Monday 1 December 2008
Album Of The Year 2008 #10 - TV On The Radio - Dear Science
For many albums, the realisation of its greatness comes only after repeated listens. The subtle nuances, the deeper melodies and hidden joys that grow on you, over cheap pop thrills. Yet with TV On The Radio's Dear Science it takes just one listen to the opening track Halfway Home to know that this is going to be a great album. Heavy clattering war like drums punctuated with Beach Boys style “Ba Ba Ba” vocals propel the song forwards until a moment after exactly four minutes and twenty seconds Tunde Adebimpe sings softly “ Go on throw this stone, into this halfway home” and the song musically orgasms. The pace of the drums increases, squalling electric guitar crash over in waves, the bass suddenly drives home and the “Ba Ba Ba’s” become an almost chaotic mess. It leaves you feeling wasted, spent and totally exhilarated.
But one song does not make an album, and the New York quintet have with Dear Science produced an artistically complex album, where no two songs are the same but all are equally as good. It is a fully realised, often complex piece of work, loaded with giddy slightly sixth form political and cultural references. “Hey Jackboot, fuck your war. Cause I’m fat and I’m in love and no bombs are fallin’ on me for sure. But I’m scared to death that I’m livin’ a life not worth dying for,” Adebimpe sings on Red Dress hinting at many of the issues that the United States consciousness deals with in 2008.
Some have compared Dear Science to the work of Radiohead, but musically there are very few similarities. However what both bands do share here seems to be an ideology of making challenging artistic rock records that sit outside of the mainstream. In sound alone TV On The Radio sound more like Prince funking out at his best on Golden Age and a marching band singing about breaking beds and sucking skin on the climatic Lovers Day. And that’s the picture not even one twentieth painted.

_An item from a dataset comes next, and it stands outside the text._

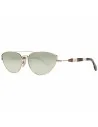 Gafas de Sol Mujer Armani Exchange AX4104S-8328F6 Ø 61 mm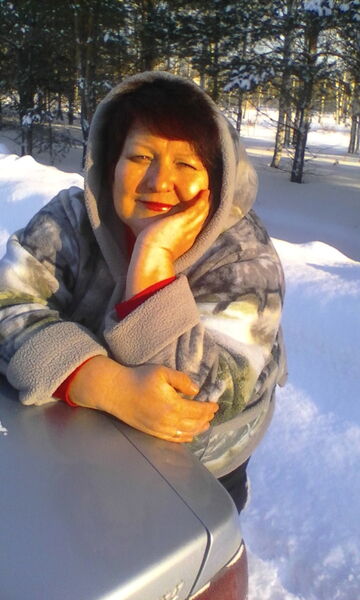  ,   , 59 ,   ,   , c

The three best things about this album are first that despite its diversity of songs, its overall cohesiveness as an album works impressively. The second is that although it is in the main not an album of simple verses and catchy choruses, it is surprisingly instant to listen to, and yet remains addictive several months later. The third is that it is one of a very small number of albums on this list that is not a debut.
Whilst you would suspect that Breaking More Waves no.9 choice tomorrow will not feature in many critics end of year polls, Dear Science probably will, and I applaud anyone that shows faith in this exciting modern rock record. It neatly balances artistic intrigue with a sense of the commercial populist in the same way that, in the past, great American bands such as REM and Talking Heads have done.